Dirty coal fired power is still being exported from the United Kingdom
The United Kingdom, the supposed world leader in reducing
climate-changing greenhouse gases, is exporting so much dirty
energy technology to developing countries that it would cancel out
half its emission reductions under the Kyoto Protocol.
A report launched by Greenpeace today has found that since 1997
the United Kindgom's UK's Export Credit Guarantee Department (ECGD)

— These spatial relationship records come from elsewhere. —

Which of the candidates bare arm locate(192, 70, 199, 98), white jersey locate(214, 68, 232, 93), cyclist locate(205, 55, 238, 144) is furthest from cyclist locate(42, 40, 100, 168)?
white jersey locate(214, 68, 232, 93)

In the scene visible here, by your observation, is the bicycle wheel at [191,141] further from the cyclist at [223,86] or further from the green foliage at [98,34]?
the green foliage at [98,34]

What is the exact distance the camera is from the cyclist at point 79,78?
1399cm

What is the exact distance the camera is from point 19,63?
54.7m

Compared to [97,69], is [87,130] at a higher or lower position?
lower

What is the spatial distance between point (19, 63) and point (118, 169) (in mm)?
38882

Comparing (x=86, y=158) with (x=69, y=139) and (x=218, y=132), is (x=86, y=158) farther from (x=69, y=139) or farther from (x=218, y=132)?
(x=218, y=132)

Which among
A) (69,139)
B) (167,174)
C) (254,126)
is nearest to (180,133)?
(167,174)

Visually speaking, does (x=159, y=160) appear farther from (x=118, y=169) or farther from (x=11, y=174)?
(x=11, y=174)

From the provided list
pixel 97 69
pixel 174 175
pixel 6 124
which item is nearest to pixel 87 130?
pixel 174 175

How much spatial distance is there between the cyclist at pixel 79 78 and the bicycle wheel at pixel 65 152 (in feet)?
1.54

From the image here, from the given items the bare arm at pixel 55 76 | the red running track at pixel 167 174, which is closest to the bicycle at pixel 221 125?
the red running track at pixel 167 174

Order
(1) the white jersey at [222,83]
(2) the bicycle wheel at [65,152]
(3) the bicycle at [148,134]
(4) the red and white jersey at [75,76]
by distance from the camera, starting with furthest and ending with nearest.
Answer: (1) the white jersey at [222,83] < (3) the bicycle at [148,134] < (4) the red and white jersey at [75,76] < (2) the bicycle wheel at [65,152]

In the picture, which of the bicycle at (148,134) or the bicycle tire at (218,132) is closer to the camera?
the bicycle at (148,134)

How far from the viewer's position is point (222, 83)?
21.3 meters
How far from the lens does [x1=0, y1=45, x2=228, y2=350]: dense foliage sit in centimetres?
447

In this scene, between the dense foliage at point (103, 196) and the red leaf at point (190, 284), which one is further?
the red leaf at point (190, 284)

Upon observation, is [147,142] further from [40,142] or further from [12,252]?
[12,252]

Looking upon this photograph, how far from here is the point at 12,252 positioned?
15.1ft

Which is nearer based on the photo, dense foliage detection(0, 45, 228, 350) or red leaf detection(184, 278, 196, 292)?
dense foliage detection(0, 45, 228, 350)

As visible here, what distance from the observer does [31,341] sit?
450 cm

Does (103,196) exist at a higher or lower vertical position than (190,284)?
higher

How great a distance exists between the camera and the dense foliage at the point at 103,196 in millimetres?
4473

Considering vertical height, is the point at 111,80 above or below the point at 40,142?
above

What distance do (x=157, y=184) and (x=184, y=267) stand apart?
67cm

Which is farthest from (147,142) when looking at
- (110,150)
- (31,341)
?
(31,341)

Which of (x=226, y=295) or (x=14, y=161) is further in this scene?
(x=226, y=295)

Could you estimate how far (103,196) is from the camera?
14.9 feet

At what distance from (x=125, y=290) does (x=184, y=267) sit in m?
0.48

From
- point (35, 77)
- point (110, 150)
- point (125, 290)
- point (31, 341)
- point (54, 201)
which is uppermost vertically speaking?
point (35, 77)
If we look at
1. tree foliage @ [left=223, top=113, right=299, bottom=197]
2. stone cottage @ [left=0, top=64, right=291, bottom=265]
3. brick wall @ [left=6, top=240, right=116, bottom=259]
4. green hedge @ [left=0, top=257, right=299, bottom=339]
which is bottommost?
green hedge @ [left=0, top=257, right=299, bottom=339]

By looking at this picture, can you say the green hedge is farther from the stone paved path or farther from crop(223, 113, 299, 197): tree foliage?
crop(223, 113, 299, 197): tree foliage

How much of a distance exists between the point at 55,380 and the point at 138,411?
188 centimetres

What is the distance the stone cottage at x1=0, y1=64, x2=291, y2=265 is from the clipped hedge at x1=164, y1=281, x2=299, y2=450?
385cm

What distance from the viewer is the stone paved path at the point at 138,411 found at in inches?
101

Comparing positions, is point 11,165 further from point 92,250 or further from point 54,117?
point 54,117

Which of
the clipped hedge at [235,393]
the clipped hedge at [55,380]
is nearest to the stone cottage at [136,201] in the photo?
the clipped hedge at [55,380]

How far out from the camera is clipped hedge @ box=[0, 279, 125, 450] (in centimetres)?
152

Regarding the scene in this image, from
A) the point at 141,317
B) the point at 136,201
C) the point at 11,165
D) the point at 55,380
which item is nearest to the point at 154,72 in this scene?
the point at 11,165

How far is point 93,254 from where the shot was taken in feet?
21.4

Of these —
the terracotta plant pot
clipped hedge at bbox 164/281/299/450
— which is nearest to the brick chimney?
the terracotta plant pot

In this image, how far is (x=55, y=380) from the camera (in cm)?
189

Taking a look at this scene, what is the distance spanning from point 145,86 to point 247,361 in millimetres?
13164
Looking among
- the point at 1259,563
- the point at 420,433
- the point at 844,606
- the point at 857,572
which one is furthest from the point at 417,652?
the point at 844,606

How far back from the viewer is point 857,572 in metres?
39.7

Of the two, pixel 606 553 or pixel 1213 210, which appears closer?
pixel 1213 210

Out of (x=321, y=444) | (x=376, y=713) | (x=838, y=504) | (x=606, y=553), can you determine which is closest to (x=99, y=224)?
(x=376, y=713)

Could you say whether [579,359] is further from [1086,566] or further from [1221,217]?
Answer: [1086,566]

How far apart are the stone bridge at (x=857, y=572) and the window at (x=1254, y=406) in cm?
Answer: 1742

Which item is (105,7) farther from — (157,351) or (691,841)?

has funded coal-fired power stations in developing countries that
total 13.3 million tonnes of carbon emissions each year. At the
same time the UK Prime Minister Tony Blair promised to reduce the
UK's emissions by 26.5 million tonnes of carbon. Meanwhile the UK's
export credit agency has not funded a single renewable energy
project.
"This is typical of the hypocrisy of rich Northern countries
that boast about doing the right thing for the environment," said
Red Constantino, of Greenpeace South East Asia. "They keep the
clean technology for their own use, but they still want to make
money out of dumping their dirty, old-fashioned power plants on the
South. Just because there is a growing demand for energy in
developing countries it doesn't mean they should have to accept
dangerous, out-dated polluting power."
While the UK continues to fund the export of dirty coal
technologies to poorer nations, the last coal-powered station to be
built in the UK was constructed in 1972.
The UK's export credit body has funded coal-fired power stations
in the Philippines, Thailand, Malaysia, India, China, Zimbabwe,
Turkey, South Africa and Indonesia. The report Exporting Pollution:
Double Standards in UK Energy Exports examines in detail two in
Thailand and the Philippines.
In one case, highlighted in the report, local communities in the
Prachuab Khiri Khan region of Thailand are waging a battle to
defeat the proposed construction of a coal power plant in an area
of outstanding beauty. The local groups want renewable energy
solutions, but a British company has already approached the ECGD in
the hope of securing support for the coal-burning plant.
The report is part of Greenpeace's Countdown to Johannesburg,
which will involve activities across the globe. Greenpeace is
campaigning for governments to take the lead in global
sustainability, and stop abdicating their responsibilities to
corporations for protection of the planet.